The Hierarchy of the pay scale 1850-1900
|Rate %||Basic Pay (shillings)||With Overwork|
Footman with Overwork were paid 7/9d this was far less than subsistence wage and less than labourers of the day were paid, as a class of workers earning so little they couldn’t mix with their peers as they didn’t appear ‘respectable’. In the second half of the 19th century the average age of a footman was 28 years old and 73% were married with families
The 1858 Long Strike and Lockout2
Working faster meant that their contracted pieces, in this case 440, for the journey,
were made, they considered that they were no longer bound by their contacts. Working quicker their contract was fulfilled in less that 2 days. They could either stay and get paid as overwork, or they could take time off. If nearby Glasshouses were producing pieces paid at a higher rate per move; they could Journey and earn more for their time and skill.
Needless to say this caused problems for the manufactory owners who were then unsure if their workers would return for their next journey, and decided to invoke the law.
In October 1858 five flint glassmakers were charged in Wordsley Police Court of ‘Illegally Absenting Themselves from their Place of Work’, Grazebrooks Glassworks.

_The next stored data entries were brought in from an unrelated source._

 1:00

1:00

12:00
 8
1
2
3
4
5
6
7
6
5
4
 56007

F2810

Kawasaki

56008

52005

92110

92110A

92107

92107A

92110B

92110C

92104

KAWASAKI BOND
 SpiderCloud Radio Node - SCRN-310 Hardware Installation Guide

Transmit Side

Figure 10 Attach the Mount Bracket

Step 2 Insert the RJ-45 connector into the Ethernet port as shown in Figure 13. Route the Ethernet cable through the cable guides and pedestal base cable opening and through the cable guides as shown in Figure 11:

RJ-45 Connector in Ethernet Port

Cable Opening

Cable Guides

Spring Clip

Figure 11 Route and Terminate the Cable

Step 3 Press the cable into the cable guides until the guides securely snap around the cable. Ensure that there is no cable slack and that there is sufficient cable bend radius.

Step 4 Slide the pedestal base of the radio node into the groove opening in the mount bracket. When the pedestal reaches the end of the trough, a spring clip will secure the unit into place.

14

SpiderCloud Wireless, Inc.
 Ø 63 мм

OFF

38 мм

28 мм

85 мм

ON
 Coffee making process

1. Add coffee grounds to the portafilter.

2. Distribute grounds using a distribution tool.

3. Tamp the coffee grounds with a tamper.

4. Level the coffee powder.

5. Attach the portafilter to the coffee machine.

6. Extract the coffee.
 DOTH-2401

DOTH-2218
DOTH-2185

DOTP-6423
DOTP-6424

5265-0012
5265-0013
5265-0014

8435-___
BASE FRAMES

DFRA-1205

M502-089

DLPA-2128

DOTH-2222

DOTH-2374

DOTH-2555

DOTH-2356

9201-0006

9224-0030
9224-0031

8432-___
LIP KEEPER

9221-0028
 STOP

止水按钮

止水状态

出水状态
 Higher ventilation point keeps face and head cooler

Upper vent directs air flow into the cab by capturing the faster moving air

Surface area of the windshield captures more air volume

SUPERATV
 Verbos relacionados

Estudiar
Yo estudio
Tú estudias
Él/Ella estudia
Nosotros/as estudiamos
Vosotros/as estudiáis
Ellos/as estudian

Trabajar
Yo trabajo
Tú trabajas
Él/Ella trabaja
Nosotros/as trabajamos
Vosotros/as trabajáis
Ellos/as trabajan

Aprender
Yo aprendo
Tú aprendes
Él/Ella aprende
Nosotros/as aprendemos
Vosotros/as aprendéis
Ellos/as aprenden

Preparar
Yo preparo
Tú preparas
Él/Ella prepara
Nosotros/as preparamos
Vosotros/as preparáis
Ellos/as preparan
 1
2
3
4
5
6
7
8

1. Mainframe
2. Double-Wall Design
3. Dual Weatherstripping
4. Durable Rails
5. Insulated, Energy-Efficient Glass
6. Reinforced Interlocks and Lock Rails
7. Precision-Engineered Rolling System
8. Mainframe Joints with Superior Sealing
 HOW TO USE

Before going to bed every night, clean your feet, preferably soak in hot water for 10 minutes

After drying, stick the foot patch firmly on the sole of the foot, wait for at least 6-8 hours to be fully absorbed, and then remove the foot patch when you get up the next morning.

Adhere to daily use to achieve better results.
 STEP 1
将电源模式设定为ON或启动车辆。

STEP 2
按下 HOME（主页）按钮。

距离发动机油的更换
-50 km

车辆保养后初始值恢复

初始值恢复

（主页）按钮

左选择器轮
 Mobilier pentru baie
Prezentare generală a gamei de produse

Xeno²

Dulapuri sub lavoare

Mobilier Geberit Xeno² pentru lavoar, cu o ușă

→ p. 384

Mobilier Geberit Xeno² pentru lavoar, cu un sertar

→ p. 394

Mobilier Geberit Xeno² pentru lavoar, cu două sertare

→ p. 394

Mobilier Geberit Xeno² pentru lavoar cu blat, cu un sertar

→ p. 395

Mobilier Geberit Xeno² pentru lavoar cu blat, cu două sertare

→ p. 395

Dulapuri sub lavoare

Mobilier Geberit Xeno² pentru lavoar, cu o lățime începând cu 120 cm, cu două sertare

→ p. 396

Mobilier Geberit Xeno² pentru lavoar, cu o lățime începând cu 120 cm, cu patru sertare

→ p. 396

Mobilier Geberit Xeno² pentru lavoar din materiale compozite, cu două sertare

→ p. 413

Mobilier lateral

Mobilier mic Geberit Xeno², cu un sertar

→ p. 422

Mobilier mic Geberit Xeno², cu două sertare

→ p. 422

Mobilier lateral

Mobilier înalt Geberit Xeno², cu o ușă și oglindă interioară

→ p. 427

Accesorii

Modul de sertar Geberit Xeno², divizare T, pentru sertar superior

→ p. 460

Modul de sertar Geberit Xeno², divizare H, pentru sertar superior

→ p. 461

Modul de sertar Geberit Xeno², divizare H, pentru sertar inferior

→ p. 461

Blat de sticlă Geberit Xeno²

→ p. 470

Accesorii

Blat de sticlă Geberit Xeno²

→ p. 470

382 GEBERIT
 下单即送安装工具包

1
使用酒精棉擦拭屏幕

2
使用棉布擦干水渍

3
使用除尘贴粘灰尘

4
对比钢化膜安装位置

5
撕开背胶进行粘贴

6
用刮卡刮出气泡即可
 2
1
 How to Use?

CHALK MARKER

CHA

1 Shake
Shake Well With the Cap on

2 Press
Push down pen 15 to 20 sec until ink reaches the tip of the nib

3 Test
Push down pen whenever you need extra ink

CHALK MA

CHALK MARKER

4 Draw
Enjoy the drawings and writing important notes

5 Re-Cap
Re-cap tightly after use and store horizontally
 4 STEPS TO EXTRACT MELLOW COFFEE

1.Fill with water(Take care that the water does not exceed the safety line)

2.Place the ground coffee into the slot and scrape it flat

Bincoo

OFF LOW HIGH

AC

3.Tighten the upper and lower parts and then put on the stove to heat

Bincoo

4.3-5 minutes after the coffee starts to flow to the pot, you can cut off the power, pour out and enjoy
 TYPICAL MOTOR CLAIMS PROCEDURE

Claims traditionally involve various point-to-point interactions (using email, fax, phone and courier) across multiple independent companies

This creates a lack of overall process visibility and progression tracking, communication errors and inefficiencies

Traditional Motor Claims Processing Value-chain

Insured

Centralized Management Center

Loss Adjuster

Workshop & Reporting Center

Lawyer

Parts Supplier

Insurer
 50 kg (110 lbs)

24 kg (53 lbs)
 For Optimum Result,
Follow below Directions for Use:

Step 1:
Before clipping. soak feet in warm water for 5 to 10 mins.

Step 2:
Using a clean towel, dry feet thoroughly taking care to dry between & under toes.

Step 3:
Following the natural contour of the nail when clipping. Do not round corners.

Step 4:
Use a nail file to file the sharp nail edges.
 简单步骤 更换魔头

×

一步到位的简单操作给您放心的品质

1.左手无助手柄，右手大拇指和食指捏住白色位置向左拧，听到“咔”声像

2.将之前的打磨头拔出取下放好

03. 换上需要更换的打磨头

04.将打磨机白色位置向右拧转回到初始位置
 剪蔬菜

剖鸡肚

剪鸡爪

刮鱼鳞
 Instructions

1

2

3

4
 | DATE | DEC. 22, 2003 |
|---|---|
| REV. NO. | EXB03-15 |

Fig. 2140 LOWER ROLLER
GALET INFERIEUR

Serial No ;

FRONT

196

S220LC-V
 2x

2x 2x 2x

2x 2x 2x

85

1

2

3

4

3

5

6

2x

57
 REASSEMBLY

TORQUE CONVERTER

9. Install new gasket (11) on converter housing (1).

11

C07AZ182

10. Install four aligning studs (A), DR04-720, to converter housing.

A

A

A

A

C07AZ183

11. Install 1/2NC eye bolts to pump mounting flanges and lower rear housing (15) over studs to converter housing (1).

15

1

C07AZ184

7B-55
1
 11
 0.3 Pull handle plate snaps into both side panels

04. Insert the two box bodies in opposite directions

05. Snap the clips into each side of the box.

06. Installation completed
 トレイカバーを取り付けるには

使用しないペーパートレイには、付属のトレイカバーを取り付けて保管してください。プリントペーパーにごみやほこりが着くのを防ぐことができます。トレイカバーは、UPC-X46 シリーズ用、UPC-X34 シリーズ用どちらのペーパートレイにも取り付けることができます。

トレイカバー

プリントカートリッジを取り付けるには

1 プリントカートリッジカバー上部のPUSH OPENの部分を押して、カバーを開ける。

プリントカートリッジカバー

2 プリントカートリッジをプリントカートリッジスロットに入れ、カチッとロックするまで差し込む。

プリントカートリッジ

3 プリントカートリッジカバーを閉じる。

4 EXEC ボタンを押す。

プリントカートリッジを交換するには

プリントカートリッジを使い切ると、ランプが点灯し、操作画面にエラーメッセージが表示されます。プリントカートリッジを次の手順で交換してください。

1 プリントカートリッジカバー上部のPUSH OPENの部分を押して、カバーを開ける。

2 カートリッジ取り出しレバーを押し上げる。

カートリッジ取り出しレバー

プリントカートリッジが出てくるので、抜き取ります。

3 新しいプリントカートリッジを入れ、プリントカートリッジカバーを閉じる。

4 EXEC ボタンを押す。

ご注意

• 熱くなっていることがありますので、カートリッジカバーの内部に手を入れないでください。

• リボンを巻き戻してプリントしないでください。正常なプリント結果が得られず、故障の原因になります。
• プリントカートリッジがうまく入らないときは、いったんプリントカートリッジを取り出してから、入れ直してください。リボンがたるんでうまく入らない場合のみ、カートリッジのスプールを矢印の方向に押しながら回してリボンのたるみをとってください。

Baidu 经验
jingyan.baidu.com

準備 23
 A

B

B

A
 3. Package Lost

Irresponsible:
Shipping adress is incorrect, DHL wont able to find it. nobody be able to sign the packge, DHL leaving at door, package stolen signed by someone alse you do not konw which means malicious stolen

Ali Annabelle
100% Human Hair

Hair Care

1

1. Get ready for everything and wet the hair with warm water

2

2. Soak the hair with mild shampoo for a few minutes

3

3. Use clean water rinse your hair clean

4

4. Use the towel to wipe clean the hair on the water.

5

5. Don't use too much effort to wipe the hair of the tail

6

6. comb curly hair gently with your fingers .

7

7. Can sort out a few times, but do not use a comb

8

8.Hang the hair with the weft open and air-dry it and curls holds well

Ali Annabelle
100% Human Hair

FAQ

The Courts ruled however, that after their contacted 11 moves the journeymen were free to work elsewhere.
Stourbridge glass factories owners were all affected by this and united forces, agreeing that they would refuse to employ Journeying workers. The remaining workers eventually went on strike in support and the factory owners LOCKED them out. It was a stand off that caused much distress and hardship in the area and, although the locked-out workers were supported by the Flint Glass Makers Friendly Society, and a fund was started by workers still in employment to help the militants, the lockout continued. The battle between Unions and Management lasted SIX months. The Long Strike and Lockout eventually ended when the Union funds were exhausted and poverty and suffering prevailed.
1 Saint Monday: In the 1800’s the idea of leisure was not recognised as a concept. The only day-off that workers had was the Sabbath, and after attending Church or other religious activity, workers enjoyed themselves. This usually involved workmen gathering in public houses and drinking copious amounts. It was not unusual for many workers to not turn up for work on Mondays, and this was an accepted part of the work regime; so much so that Mondays became known as ‘Saint-Monday’ the day when you recovered from the activities of the Sabbath, before commencing work on a Tuesday.
2 For a full account of the Long Strike and Lockout see:
Matsumura, Takao (1976) The flint glass makers in the classic age of the labour aristocracy, 1850-1880, with special reference to Stourbridge. PhD thesis, University of Warwick.